- **EXCERPTED PASSAGE**
━━━
Killer Chocolate Cake image

Deliciously rich Killer Chocolate Cake with chocolate ganache and mascarpone cream layers. Perforce for any celebration.

Provided by vegetariandepartment

Categories     Dessert

Time 2h40m

Yield 12 serving(s)

Number Of Ingredients 14

250 g dark chocolate (70%)
250 g butter
550 g sugar
60 ml strong coffee
180 ml hot water
125 ml milk
4 medium eggs
300 g plain flour
60 g cocoa
1 teaspoon bicarbonate of soda
10 g baking powder
1 1/2 teaspoons salt
30 ml vegetable oil
1 teaspoon vanilla

Steps:

  • First of all, we need to make the base. Preheat the oven to 150C or 300F degrees.
  • Melt the chocolate in the hot water bath. Brake the chocolate into smaller pieces, place into heatproof ball, add butter and place bowl over a saucepan of simmering water. Make sure the ball does not touch the water.
  • To the melted chocolate and butter mixture add sugar, coffee and hot water. Mix well and stir until sugar dissolves. Remove from hot water bath and let it cool down for about 15 minute.
  • Next add milk to the chocolate mixture. Milk must be cold as it should also lower the temperature of the mixture.
  • Using a hand mixer whisk in eggs one at a time.
  • Add sieved flour, cocoa, bicarbonate of soda, baking powder, salt and mix well either with a wooden spoon or hand mixer until combined.
  • In the end add vegetable oil and vanilla.
  • With a small piece of butter grease 20cm loose bottom cake tin. It should be a deep one as well - approximately 10cm deep as the cake will rise twice in size.
  • Line the tin with parchment paper. Spoon the mixture into the tin and bake for 2 HOURS.
  • When base is ready remove it from the oven, let it cool down so you can handle. Carefully remove from the tin and let it cool down completely.
━━━
- **DATA EXTRACT**
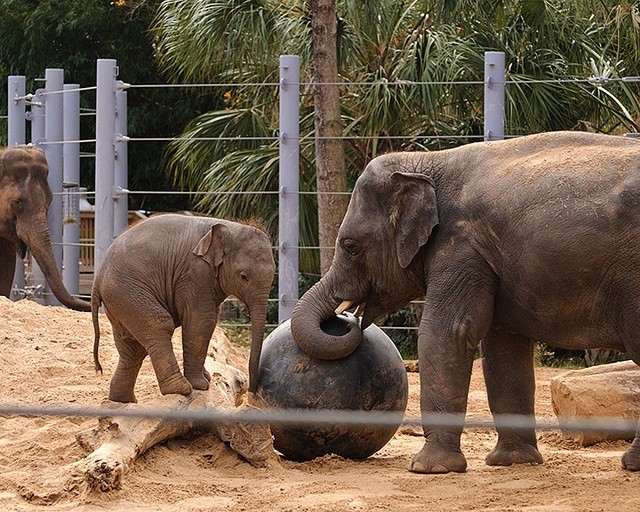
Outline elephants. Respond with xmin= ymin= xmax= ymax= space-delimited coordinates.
━━━
- **WHAT YOU NEED TO DO**
Please pick up the Killer Chocolate Cake recipe above after its final step and write the steps that come next.

- **ANSWER FOR THE TASK**
  • Now you can start preparing the ganache by melting the chocolate in hot water bath same way as described above just without the butter.
  • When chocolate is fully melted remove from hot water bath to cool down (approx. 10min) and add double cream. Mix well until fully combined and glossy.
  • Next step is to make mascarpone cream. Whip the double cream with icing sugar and lemon juice. Add mascarpone and mix well.
  • Cut the base into 3 equal layers and spread mascarpone cream on two of the layers. (reserve a little bit of cream for later) Stuck them on top of each other finishing up with a layer with no mascarpone cream. "plaster" the gaps with remaining mascarpone cream so it looks neat and tidy.
  • Pour the ganache on top of the cake and spread it evenly.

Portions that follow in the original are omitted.